A call recognition approach for endangered or threatened chorusing amphibian species using deep learning architectures
MetadataShow full metadata
Audio signal analysis has become prominent in biological domains for detecting endangered or threatened species like Houston toad and Crawfish frog. Researchers at Texas State University and Texas A&M University are working on a project to steward these species and understanding the causes of their decline. The researchers are currently using an Automated Recording Device (ARD), the Toadphone 1, which is an embedded solution. The hardware platform can perform detection tasks without human interruption and can provide near real-time notification. However, this device’s predictive model for the software solution has limited success to serve the primary purpose for which it was developed, which is to provide proper identification of Houston toad calls.
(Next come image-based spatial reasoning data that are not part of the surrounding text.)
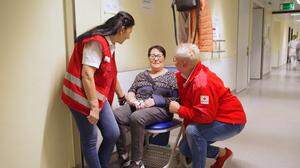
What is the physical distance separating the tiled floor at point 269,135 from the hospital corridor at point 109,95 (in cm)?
2

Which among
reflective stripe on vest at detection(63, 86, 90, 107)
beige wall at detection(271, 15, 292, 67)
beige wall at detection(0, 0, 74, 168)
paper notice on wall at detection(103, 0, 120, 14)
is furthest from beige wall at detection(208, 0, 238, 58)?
beige wall at detection(271, 15, 292, 67)

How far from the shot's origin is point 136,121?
2486mm

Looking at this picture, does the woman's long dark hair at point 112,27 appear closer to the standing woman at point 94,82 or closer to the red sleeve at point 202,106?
the standing woman at point 94,82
Also, the current predictive model for Toadphone 1 was only designed for the Houston toad calls. There is another near-threatened chorusing amphibian, the Crawfish frog, which has become a concern of the researchers working to protect this species.
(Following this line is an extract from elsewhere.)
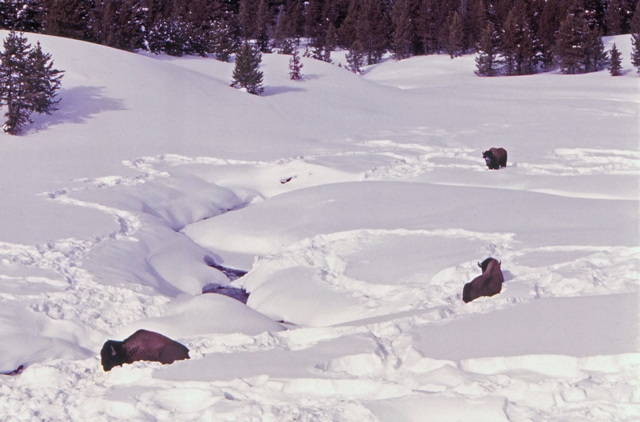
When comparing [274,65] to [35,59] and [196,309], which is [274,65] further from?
[196,309]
This thesis research experimented with a modified predictive model for the existing Toadphone 1 software solution, predicting a Houston toad call with decreased false-positive rates. The model can also perform the call recognition task for Crawfish frog calls. This work used the audio data for Houston toad and Crawfish frog collected by the Department of Biology to train the predictive model. Before training, the audio data spectrum was studied to find the frequency range of Houston toad and Crawfish frog call. Next, the audio data have been iteratively preprocessed using digital filters and then applying framing, the Hamming window function to each frame. Mel-frequency Cepstral Coefficients (MFCCs) with their first and second derivatives or Spectral Sub-band Centroids (SSCs) or Mel-spectrograms audio features have been extracted for each frame. These features were used to train the predictive or classification model for Houston toad or Crawfish frog call prediction. Advanced Recurrent Neural Network (RNN) algorithms such as Long Short-Term Memory unit (LSTM) or Gated Recurrent Unit (GRU) and Convolutional Neural Network (CNN) were utilized, which are sub-fields of deep learning network architectures. Several model architectures were experimented with using different combinations of classifiers and audio features with tuned hyperparameters to build the best predictive model. The voting mechanism of ensemble learning was developed to make the final prediction from the three-best models. Lastly, the predictive model was evaluated on a near real-time prediction system.